RECORDS PROVIDED:
================

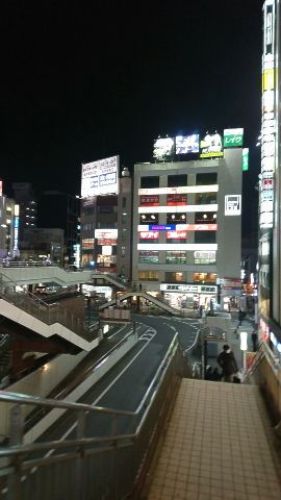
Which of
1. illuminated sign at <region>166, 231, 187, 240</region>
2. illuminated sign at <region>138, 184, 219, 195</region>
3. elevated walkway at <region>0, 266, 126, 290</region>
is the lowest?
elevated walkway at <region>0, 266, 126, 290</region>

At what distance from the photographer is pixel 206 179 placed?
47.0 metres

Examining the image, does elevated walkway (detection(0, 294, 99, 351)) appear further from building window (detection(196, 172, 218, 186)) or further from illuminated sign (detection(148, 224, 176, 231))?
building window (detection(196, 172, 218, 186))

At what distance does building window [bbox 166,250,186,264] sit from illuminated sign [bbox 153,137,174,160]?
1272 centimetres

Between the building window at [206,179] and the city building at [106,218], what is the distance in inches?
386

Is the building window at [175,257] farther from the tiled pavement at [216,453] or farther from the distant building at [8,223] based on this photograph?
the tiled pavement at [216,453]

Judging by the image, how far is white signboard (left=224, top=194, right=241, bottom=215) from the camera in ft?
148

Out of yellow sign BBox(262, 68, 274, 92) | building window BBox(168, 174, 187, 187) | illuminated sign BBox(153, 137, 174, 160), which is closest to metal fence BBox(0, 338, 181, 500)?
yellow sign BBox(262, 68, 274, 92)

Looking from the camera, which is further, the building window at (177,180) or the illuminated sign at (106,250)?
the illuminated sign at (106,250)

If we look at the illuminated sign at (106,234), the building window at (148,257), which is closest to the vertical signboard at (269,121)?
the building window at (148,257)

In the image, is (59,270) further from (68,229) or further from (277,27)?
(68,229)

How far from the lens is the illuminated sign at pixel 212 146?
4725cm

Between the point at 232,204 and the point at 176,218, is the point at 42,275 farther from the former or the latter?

================

EXERCISE REQUIREMENTS: Repeat, with no changes, each line from the one with "At what distance from" to the end of the listing, including both ends and nothing else.

EXERCISE ANSWER:
At what distance from the photographer is pixel 206 179 placed?
47.0 metres

Examining the image, does elevated walkway (detection(0, 294, 99, 351)) appear further from building window (detection(196, 172, 218, 186)) or further from illuminated sign (detection(148, 224, 176, 231))?
building window (detection(196, 172, 218, 186))

At what distance does building window [bbox 166,250,186,264] sit from illuminated sign [bbox 153,137,174,160]?
1272 centimetres

Between the building window at [206,179] and the city building at [106,218], what is the distance in inches?
386

Is the building window at [175,257] farther from the tiled pavement at [216,453] or farther from the distant building at [8,223] based on this photograph?
the tiled pavement at [216,453]

Judging by the image, how far is white signboard (left=224, top=194, right=241, bottom=215) from the camera in ft?
148

Out of yellow sign BBox(262, 68, 274, 92) | building window BBox(168, 174, 187, 187) | illuminated sign BBox(153, 137, 174, 160), which is closest to metal fence BBox(0, 338, 181, 500)?
yellow sign BBox(262, 68, 274, 92)

Looking from the camera, which is further, the building window at (177,180) or the illuminated sign at (106,250)?
the illuminated sign at (106,250)

If we look at the illuminated sign at (106,234), the building window at (148,257), which is closest to the vertical signboard at (269,121)?
the building window at (148,257)

In the image, is (59,270) further from (68,229) or further from (277,27)?
(68,229)

How far from the lens is the illuminated sign at pixel 212 146?
4725cm

Between the point at 232,204 and the point at 176,218, is the point at 42,275 farther from the former or the latter?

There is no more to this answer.